> [Task]:
Reproduce the lines below verbatim, starting at the line that contains "Upon viewing this" and continuing through the last line of the items, both ends included.

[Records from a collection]
- - - - -
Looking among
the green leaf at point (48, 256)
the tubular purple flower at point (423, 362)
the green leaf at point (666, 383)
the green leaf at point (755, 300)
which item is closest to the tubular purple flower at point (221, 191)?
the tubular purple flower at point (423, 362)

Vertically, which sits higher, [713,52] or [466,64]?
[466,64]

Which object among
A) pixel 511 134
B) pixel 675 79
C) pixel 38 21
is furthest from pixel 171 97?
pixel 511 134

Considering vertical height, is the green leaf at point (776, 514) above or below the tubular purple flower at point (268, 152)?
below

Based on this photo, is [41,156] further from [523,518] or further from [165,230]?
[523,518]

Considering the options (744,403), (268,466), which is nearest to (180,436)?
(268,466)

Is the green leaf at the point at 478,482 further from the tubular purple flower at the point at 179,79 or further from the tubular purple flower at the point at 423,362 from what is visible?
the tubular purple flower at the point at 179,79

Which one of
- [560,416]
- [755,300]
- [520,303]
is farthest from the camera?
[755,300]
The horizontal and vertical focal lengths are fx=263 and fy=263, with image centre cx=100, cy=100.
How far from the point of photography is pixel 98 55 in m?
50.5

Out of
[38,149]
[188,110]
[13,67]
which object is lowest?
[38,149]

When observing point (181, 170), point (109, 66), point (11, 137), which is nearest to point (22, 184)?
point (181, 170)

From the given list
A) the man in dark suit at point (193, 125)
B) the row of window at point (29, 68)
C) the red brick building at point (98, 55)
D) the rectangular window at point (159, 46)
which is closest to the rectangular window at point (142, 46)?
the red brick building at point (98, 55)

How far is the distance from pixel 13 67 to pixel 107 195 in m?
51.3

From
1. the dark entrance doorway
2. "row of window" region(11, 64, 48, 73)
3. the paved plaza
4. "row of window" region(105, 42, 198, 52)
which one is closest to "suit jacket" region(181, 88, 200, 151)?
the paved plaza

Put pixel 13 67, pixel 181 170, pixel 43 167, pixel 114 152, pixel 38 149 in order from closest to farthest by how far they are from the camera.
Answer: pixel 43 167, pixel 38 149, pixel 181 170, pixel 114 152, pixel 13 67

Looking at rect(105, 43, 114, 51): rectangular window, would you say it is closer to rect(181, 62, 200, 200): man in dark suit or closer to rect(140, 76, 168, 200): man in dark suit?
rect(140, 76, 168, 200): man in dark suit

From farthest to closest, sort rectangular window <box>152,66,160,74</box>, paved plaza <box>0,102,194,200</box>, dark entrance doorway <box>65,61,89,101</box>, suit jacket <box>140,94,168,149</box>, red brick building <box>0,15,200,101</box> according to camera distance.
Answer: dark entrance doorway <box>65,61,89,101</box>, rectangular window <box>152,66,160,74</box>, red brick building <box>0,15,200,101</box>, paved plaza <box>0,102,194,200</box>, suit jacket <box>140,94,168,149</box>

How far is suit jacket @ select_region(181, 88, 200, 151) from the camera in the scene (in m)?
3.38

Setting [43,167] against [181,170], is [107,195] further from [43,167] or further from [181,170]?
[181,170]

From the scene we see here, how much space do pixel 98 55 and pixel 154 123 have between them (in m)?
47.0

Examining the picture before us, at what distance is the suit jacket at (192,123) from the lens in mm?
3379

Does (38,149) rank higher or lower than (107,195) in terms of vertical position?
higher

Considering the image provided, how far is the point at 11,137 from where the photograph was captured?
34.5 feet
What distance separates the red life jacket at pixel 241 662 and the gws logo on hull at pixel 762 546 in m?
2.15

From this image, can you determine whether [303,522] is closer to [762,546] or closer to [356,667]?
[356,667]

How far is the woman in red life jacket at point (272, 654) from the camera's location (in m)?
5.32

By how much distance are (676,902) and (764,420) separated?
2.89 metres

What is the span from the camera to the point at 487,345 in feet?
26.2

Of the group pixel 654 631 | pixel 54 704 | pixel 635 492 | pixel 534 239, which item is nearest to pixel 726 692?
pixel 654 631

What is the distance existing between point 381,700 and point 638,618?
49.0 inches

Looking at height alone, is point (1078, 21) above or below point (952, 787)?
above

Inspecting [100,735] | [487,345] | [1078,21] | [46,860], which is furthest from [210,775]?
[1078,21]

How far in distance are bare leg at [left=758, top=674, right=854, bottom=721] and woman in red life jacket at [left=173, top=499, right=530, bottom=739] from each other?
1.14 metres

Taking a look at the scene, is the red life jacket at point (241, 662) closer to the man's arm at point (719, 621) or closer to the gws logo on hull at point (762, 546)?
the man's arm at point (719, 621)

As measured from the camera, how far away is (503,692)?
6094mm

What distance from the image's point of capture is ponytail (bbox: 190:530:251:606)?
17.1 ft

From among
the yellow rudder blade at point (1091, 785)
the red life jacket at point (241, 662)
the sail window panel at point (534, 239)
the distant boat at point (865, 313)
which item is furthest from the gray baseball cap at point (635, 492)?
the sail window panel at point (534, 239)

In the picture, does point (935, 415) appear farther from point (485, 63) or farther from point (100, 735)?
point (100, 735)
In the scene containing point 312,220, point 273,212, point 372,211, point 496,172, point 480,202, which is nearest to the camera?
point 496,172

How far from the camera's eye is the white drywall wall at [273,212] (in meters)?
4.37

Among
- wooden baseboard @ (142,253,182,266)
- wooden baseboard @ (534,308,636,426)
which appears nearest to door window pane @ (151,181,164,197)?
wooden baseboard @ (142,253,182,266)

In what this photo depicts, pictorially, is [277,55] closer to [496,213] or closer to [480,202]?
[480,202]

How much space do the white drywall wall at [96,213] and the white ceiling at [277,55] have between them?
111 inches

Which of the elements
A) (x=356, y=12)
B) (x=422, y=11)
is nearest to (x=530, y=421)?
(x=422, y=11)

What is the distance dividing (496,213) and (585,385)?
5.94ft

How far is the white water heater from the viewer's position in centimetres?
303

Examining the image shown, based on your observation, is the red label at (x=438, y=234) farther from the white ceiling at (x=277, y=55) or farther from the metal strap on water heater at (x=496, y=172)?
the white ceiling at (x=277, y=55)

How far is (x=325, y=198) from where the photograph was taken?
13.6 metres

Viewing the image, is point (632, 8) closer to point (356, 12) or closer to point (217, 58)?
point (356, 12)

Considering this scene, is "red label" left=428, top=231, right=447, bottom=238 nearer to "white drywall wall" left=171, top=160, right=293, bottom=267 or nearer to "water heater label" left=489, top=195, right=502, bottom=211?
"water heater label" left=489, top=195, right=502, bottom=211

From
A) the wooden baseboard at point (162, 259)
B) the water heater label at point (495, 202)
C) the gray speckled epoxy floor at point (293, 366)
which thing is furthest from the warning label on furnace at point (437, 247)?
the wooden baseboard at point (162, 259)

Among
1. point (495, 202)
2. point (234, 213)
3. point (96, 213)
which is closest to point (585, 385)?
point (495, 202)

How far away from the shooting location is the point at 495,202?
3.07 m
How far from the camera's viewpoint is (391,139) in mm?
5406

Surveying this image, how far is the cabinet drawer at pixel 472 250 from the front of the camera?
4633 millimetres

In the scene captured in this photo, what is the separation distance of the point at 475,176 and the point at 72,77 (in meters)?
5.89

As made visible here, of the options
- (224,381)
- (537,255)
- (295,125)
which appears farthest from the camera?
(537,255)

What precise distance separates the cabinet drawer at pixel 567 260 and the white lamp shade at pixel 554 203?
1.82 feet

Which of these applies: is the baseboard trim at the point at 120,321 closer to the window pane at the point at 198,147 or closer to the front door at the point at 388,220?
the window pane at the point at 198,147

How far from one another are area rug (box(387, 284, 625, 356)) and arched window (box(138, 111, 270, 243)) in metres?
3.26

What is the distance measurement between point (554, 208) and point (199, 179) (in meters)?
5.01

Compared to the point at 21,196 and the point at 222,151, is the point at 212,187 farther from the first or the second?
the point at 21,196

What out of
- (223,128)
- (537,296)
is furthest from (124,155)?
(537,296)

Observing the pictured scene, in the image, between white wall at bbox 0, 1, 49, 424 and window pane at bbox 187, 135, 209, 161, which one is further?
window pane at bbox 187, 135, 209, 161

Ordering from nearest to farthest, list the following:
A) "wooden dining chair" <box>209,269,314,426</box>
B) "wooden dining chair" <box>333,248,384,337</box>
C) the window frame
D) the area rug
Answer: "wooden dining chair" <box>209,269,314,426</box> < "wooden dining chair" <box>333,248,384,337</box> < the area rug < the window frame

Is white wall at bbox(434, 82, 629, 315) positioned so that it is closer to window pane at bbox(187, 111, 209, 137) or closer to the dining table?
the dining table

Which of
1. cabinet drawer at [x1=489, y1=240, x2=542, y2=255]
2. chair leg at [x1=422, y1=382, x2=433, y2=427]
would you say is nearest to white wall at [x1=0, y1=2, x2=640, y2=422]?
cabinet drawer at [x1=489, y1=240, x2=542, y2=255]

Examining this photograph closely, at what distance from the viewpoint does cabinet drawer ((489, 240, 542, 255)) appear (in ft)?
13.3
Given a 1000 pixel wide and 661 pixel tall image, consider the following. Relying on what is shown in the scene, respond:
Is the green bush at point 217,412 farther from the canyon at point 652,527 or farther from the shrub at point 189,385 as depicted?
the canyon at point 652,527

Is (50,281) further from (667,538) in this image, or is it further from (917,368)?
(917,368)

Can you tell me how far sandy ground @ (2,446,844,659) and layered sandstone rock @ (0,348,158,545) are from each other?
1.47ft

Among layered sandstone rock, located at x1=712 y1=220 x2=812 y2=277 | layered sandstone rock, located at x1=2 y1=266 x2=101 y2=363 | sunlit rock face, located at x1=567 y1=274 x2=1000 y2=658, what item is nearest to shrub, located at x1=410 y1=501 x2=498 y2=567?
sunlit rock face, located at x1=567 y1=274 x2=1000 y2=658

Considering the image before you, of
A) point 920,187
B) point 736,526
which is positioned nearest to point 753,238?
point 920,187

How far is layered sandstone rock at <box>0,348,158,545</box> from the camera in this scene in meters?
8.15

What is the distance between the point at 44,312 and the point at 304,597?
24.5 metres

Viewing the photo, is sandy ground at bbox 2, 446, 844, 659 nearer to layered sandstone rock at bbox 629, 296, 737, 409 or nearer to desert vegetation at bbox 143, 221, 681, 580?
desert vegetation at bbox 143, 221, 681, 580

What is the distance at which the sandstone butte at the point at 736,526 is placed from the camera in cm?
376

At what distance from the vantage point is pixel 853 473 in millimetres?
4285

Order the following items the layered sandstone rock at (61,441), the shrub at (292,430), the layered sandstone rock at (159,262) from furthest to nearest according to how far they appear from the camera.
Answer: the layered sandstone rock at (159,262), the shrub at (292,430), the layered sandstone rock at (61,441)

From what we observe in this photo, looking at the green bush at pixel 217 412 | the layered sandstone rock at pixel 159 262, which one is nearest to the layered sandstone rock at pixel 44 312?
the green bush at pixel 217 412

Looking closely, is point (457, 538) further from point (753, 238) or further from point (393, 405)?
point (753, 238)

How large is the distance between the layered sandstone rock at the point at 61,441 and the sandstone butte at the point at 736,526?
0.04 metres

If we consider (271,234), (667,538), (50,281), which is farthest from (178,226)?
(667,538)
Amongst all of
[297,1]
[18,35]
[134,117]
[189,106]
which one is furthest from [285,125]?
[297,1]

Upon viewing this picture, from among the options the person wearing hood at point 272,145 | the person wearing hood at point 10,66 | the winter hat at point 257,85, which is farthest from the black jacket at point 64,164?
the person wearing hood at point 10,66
- - - - -
> [Answer to this exercise]:
Upon viewing this picture, from among the options the person wearing hood at point 272,145 | the person wearing hood at point 10,66 | the winter hat at point 257,85, which is farthest from the black jacket at point 64,164?
the person wearing hood at point 10,66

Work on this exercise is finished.